The intuition behind this process is that the subsequent weak learners are trained on the instances that the previous learners have not predicted correctly, so they can learn to correct the errors made by the previous learners. The final ensemble of weak learners is able to capture the complex non-linear relationships in the data set and make accurate predictions.

### Q7. What are the steps involved in constructing the mathematical intuition of Gradient Boosting
algorithm?

The mathematical intuition behind Gradient Boosting algorithm can be broken down into the following steps:

Initialize the model with a constant value: The first step is to initialize the model with a constant value, usually the mean of the target variable. This constant value represents the initial prediction for all observations.

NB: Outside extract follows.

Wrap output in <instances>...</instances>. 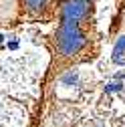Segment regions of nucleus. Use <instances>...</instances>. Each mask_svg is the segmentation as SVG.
Masks as SVG:
<instances>
[{"label":"nucleus","mask_w":125,"mask_h":127,"mask_svg":"<svg viewBox=\"0 0 125 127\" xmlns=\"http://www.w3.org/2000/svg\"><path fill=\"white\" fill-rule=\"evenodd\" d=\"M26 2H28V6L32 8V10H38V8L44 6V0H26Z\"/></svg>","instance_id":"nucleus-5"},{"label":"nucleus","mask_w":125,"mask_h":127,"mask_svg":"<svg viewBox=\"0 0 125 127\" xmlns=\"http://www.w3.org/2000/svg\"><path fill=\"white\" fill-rule=\"evenodd\" d=\"M121 89H123V85H121V83H109V85L105 87V91H107V93H117V91H121Z\"/></svg>","instance_id":"nucleus-4"},{"label":"nucleus","mask_w":125,"mask_h":127,"mask_svg":"<svg viewBox=\"0 0 125 127\" xmlns=\"http://www.w3.org/2000/svg\"><path fill=\"white\" fill-rule=\"evenodd\" d=\"M2 40H4V36H2V34H0V42H2Z\"/></svg>","instance_id":"nucleus-7"},{"label":"nucleus","mask_w":125,"mask_h":127,"mask_svg":"<svg viewBox=\"0 0 125 127\" xmlns=\"http://www.w3.org/2000/svg\"><path fill=\"white\" fill-rule=\"evenodd\" d=\"M123 53H125V36H121L117 40L115 49H113V63H115V65H123V63H125Z\"/></svg>","instance_id":"nucleus-2"},{"label":"nucleus","mask_w":125,"mask_h":127,"mask_svg":"<svg viewBox=\"0 0 125 127\" xmlns=\"http://www.w3.org/2000/svg\"><path fill=\"white\" fill-rule=\"evenodd\" d=\"M8 49H10V51H14V49H18V42H16V40H12V42L8 44Z\"/></svg>","instance_id":"nucleus-6"},{"label":"nucleus","mask_w":125,"mask_h":127,"mask_svg":"<svg viewBox=\"0 0 125 127\" xmlns=\"http://www.w3.org/2000/svg\"><path fill=\"white\" fill-rule=\"evenodd\" d=\"M77 81H79V73H77V71H69L67 75H62V79H61V83L65 87H73Z\"/></svg>","instance_id":"nucleus-3"},{"label":"nucleus","mask_w":125,"mask_h":127,"mask_svg":"<svg viewBox=\"0 0 125 127\" xmlns=\"http://www.w3.org/2000/svg\"><path fill=\"white\" fill-rule=\"evenodd\" d=\"M89 0H69L62 6V22L59 28V51L65 57L77 55L85 46V36L79 30V20L87 14Z\"/></svg>","instance_id":"nucleus-1"}]
</instances>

Compute the residuals: The next step is to compute the residuals by subtracting the predicted values from the actual target values. The residuals represent the difference between the true value and the predicted value.

Train a weak learner on the residuals: A weak learner is trained on the residuals to learn the patterns in the data that were not captured by the previous model. The weak learner is trained to minimize the residual error.

Update the model: The weak learner's prediction is added to the existing model, and this updated model is used to predict the target variable. The new predictions are computed by adding the weak learner's prediction to the previous predictions.

Repeat steps 2-4: The process is repeated until a stopping criterion is met, such as a maximum number of iterations or a minimum improvement in the loss function.

Combine the weak learners: Finally, the weak learners are combined to form the final prediction model. The final prediction is computed as the sum of the initial prediction and the predictions of all the weak learners.

The key idea behind Gradient Boosting algorithm is to iteratively improve the prediction by training a series of weak learners on the residuals of the previous model. By doing so, the algorithm is able to capture the complex interactions between the variables and improve the accuracy of the prediction.